PygmalionAI / aphrodite-engine

Large-scale LLM inference engine
https://aphrodite.pygmalion.chat
GNU Affero General Public License v3.0
926 stars 100 forks source link

Bad generation with GGUF and OpenAI api #319

Closed ccdv-ai closed 1 week ago

ccdv-ai commented 6 months ago

Hi

I tried to generate some text using a mixtral instruct GGUF model but the model only predicts nonsense. Something is either wrong with the tokenizer or the chat template. I tried to convert the model manually using this script but I get the same behavior.

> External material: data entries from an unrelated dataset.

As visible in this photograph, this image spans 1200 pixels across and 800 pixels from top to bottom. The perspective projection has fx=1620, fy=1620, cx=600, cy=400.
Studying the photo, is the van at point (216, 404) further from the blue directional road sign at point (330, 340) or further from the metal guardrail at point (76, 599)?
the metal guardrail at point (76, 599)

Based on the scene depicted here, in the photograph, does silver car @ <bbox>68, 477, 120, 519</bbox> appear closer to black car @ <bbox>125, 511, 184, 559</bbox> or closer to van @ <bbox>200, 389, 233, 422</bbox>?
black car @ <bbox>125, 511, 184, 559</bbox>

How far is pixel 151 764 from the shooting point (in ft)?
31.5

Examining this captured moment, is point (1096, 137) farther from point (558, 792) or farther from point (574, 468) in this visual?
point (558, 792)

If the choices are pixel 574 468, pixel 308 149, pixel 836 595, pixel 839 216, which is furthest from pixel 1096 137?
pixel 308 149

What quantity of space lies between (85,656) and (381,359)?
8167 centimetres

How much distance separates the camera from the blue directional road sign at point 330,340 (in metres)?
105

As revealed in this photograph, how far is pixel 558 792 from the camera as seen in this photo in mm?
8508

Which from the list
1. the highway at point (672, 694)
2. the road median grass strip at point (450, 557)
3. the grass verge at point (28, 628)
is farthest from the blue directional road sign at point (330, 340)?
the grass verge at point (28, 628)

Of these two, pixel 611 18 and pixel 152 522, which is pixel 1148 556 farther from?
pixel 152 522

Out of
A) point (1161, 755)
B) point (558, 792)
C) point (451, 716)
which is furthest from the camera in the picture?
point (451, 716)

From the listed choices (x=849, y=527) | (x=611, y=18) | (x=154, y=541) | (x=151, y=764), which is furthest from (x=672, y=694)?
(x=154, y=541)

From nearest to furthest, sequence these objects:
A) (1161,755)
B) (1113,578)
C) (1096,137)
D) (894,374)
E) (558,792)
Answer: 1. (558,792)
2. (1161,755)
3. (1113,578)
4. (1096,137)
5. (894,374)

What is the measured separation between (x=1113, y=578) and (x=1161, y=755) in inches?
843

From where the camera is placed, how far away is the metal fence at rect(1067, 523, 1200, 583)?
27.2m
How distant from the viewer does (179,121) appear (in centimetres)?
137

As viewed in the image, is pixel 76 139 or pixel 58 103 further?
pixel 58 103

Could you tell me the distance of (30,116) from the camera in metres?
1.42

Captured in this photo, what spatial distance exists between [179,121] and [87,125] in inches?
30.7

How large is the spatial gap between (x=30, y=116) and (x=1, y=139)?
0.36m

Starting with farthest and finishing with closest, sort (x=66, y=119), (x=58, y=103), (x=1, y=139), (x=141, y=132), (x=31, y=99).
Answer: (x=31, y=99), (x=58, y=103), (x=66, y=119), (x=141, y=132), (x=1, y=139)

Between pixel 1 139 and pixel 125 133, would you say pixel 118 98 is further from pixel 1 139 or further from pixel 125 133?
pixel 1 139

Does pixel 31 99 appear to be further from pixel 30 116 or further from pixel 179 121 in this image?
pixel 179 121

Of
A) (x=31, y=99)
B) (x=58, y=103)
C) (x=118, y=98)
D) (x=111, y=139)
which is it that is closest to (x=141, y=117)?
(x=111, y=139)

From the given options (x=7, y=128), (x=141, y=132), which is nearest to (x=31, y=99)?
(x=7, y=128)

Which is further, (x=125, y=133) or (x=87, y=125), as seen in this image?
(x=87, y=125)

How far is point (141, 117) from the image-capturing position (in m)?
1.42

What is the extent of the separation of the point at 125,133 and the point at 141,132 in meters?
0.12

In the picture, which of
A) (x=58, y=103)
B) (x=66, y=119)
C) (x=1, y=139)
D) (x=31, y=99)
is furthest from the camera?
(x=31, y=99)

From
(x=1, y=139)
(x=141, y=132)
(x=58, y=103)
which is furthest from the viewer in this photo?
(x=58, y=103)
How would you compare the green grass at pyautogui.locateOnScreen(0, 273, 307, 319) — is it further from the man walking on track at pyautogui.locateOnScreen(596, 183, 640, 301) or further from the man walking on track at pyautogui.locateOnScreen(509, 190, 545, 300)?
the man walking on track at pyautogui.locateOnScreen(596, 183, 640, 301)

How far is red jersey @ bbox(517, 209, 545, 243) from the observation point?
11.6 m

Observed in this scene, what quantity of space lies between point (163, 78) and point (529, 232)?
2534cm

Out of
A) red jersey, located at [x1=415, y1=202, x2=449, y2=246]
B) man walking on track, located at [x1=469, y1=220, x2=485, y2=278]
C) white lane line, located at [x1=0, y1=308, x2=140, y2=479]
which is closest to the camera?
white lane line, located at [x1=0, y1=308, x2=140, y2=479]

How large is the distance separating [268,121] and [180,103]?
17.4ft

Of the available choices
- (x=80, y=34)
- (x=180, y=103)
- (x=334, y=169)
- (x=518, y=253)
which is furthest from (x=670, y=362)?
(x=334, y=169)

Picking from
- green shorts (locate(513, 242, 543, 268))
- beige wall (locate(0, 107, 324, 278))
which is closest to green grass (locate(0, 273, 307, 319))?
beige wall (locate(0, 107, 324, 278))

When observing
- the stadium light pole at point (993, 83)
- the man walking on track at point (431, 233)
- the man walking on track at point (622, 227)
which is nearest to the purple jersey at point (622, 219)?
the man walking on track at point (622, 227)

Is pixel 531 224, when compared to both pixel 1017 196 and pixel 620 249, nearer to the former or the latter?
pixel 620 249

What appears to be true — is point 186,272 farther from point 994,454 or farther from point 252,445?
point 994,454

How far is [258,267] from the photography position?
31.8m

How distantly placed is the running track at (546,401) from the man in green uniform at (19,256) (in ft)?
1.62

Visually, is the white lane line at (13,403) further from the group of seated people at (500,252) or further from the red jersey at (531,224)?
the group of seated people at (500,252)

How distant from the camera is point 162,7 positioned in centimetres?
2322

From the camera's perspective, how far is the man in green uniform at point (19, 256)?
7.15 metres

python -m aphrodite.endpoints.openai.api_server  \
    --model "mixtral-8x7b-instruct-v0.1.Q4_K_M.gguf" \
    --tokenizer "mistralai/Mixtral-8x7B-Instruct-v0.1" \
    --quantization "gguf" \
    --port 8001 \
    --host 0.0.0.0 \
    --dtype "half" \
    --served-model-name mixtral \
    --gpu-memory-utilization 0.9 \
    --max-model-len 32768 \
    --kv-cache-dtype auto \
    --seed 123 \
    --max-num-seqs 1 \
    --enforce-eager 

Edit: using the pip package (v0.5.0) Edit2: building from source leads to this error

File "/home/user/.conda/envs/generation/lib/python3.10/site-packages/aphrodite/modeling/layers/vocab_parallel_embedding.py", line 123, in forward
    output_parallel = self.linear_method.apply_embedding(
  File "/home/user/.conda/envs/generation/lib/python3.10/site-packages/aphrodite/modeling/layers/quantization/gguf.py", line 152, in apply_embedding
    dequant = ops.ggml_dequantize(quant, weight_type, hidden_size,
RuntimeError: Unknown layout
AlpinDale commented 6 months ago

Can confirm this happens with mixtral. Investigating.